So this is what I did for lunch today and really it took just a few minutes to throw together.
Gather some soy sauce, toasted sesame oil, sesame seeds, cashews walnuts or pine nuts and a small handful of broccoli.
Add some soy sauce and sesame oil to the tofu. Love the simple taste of these 2 key ingredients. Let sit for about 1-2 hours or 10 minutes if you are hungry. The longer your marinate, the more flavor you infuse.
Eat a few cashews. {or substitute low fodmap nuts such as walnuts or pine nuts}
Sprinkle the marinated tofu with some sesame seeds.

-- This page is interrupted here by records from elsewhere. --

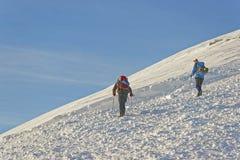 Mensen die bij de bovenkant van Kasprowy Wierch in Zakopane in winst beklimmen Stock Foto's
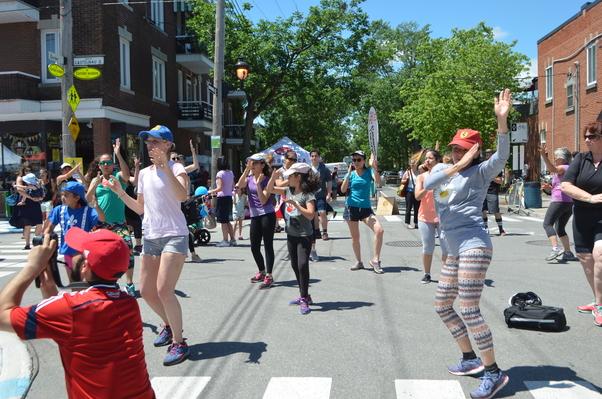 Bayram sokak danslarıyla kutlandı.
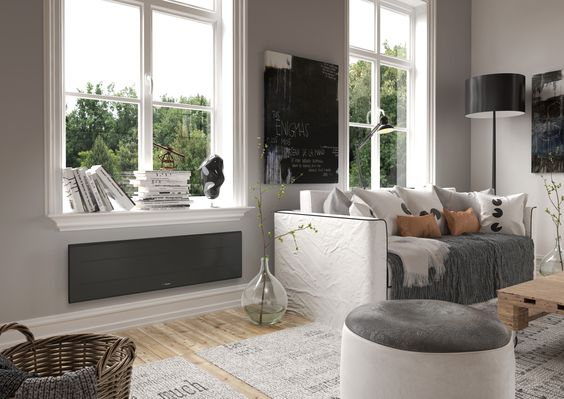 Radiateur électrique design bas gris  disposé desous une fenêtre du salon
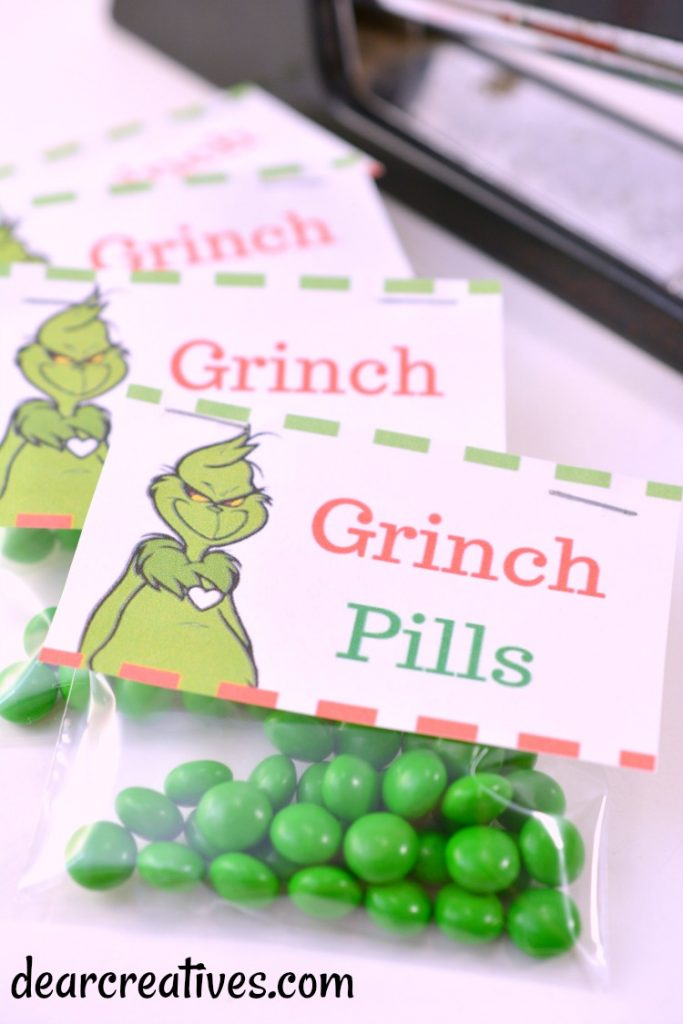 Grinch Treat Toppers on a candy bag DearCreatives.com #freeprintable #grinch #toppers #treatbag #diy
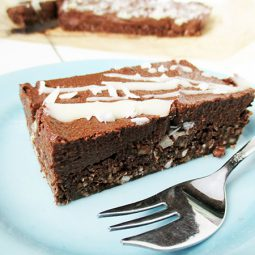 No-Bake Chocolate Brownie Slice (Vegan, Gluten-free, Nut-free)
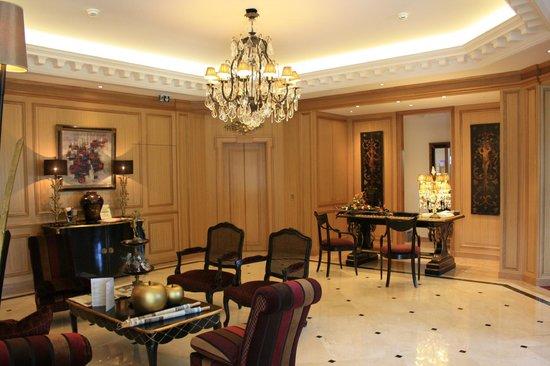 Villa Lara Hotel: Lobby area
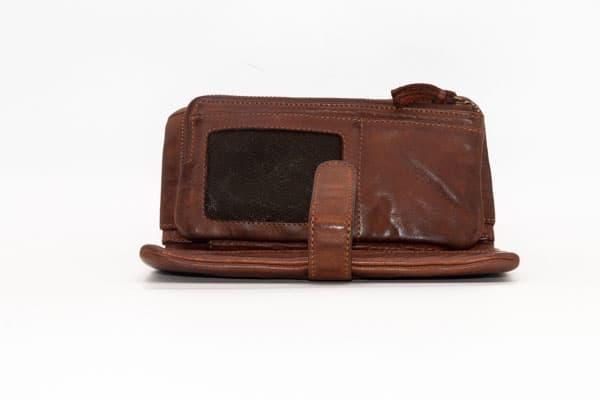 billetera de mujer en piel robert pietri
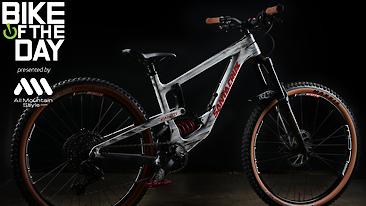 Bike of the Day: Santa Cruz Nomad V4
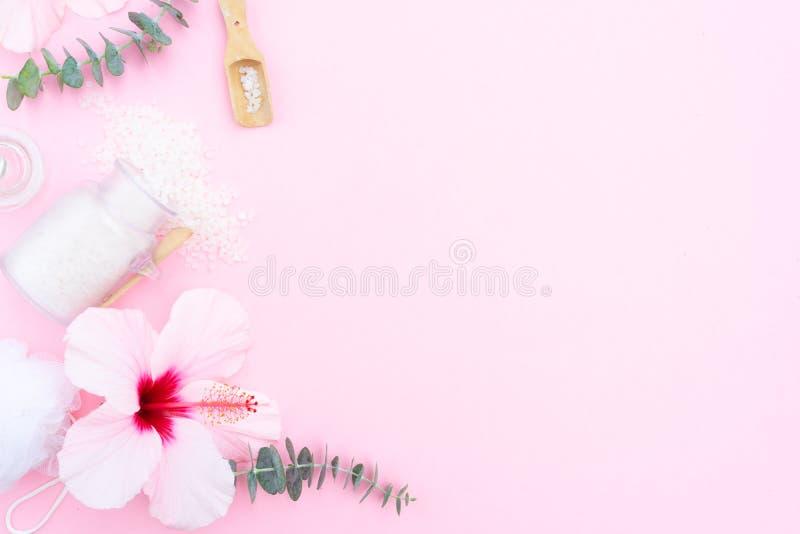 Le fond de beauté avec du savon, une crème, des serviettes et une ketmie naturels fleurit photos libres de droits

Heat up a skillet with a couple tablespoons of peanut oil. Carefully toss in tofu.
Cook it up with some broccoli, minced garlic (or garlic infused oil for my fodmap peeps), and fresh or dried ginger.
So easy and tasty.
Sesame Tofu with Broccoli and Cashews Walnuts or Pine nuts
1, 8 oz package extra firm tofu cut in bite size chunks
2 TB reduced sodium Tamari soy sauce
2 tsp. toasted sesame oil
2-3 TB sesame seeds
1-2 TB peanut oil
1/2-3/4 cup chopped broccoli
1 tsp garlic minced, or 2 tsp garlic infused oil {use garlic infused oil for low FODMAP}
1/4 tsp. dried ginger or 1 tsp finely grated fresh ginger
1/4 cup cashews, chopped {low fodmap diet followers try pine nuts or walnuts instead}
- Mix tofu chunks with soy sauce and sesame oil. Let marinate from 10 minutes to 2 hours in refrigerator.
- Drain tofu from marinade and put on plate. Sprinkle evenly with sesame seeds.
- In medium skillet, add peanut oil and heat over medium heat.
- Add tofu, broccoli, garlic-infused oil or minced garlic and ginger. Cook for about 2 minutes then stir gently.
- Cook for about 4-5 minutes until light brown and broccoli fork tender.
- Add
cashewwalnuts or pine nuts for last minute of cooking.